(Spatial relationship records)
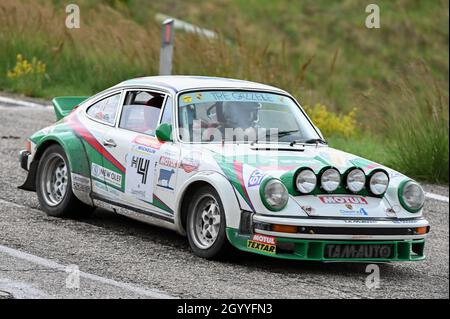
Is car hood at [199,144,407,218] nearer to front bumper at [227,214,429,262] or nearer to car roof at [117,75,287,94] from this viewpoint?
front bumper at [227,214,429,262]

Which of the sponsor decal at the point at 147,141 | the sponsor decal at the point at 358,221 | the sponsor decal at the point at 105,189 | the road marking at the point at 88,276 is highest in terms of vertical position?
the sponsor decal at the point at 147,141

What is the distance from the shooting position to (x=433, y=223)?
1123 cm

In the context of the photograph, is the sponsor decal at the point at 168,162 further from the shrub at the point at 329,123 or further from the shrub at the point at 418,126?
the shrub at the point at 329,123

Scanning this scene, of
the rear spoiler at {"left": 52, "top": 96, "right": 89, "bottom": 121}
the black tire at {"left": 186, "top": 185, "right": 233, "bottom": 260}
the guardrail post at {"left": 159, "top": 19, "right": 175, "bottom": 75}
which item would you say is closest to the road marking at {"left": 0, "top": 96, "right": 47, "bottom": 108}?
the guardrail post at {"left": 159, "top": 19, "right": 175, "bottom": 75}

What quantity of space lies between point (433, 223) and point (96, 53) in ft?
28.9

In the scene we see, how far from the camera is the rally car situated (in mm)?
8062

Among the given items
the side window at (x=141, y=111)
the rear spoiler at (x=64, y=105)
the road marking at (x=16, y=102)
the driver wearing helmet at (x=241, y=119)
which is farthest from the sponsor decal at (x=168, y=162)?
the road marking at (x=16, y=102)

# THE REQUEST:
Make a verbatim copy of all the entries and strip out the pictures.

# ANSWER BELOW:
Is car hood at [199,144,407,218] nearer to front bumper at [227,214,429,262] or nearer to car roof at [117,75,287,94] from this viewpoint?
front bumper at [227,214,429,262]

Which of the sponsor decal at the point at 147,141 | the sponsor decal at the point at 358,221 | the sponsor decal at the point at 105,189 | the road marking at the point at 88,276 is highest in terms of vertical position?
the sponsor decal at the point at 147,141

What is the distance from the shooting position to (x=433, y=223)?
1123 cm

In the context of the photograph, is the sponsor decal at the point at 168,162 further from the shrub at the point at 329,123 or further from the shrub at the point at 418,126?
the shrub at the point at 329,123

Scanning this scene, of
the rear spoiler at {"left": 52, "top": 96, "right": 89, "bottom": 121}
the black tire at {"left": 186, "top": 185, "right": 233, "bottom": 260}
the guardrail post at {"left": 159, "top": 19, "right": 175, "bottom": 75}
which item would you say is closest to the road marking at {"left": 0, "top": 96, "right": 47, "bottom": 108}?
the guardrail post at {"left": 159, "top": 19, "right": 175, "bottom": 75}

What quantity of space lies between point (433, 223) and point (96, 53) in ft?
28.9

In the scene we see, how far from the camera is the rally car situated (in mm)?
8062

Among the given items
the side window at (x=141, y=111)
the rear spoiler at (x=64, y=105)
the road marking at (x=16, y=102)
the driver wearing helmet at (x=241, y=119)
which is farthest from the sponsor decal at (x=168, y=162)?
the road marking at (x=16, y=102)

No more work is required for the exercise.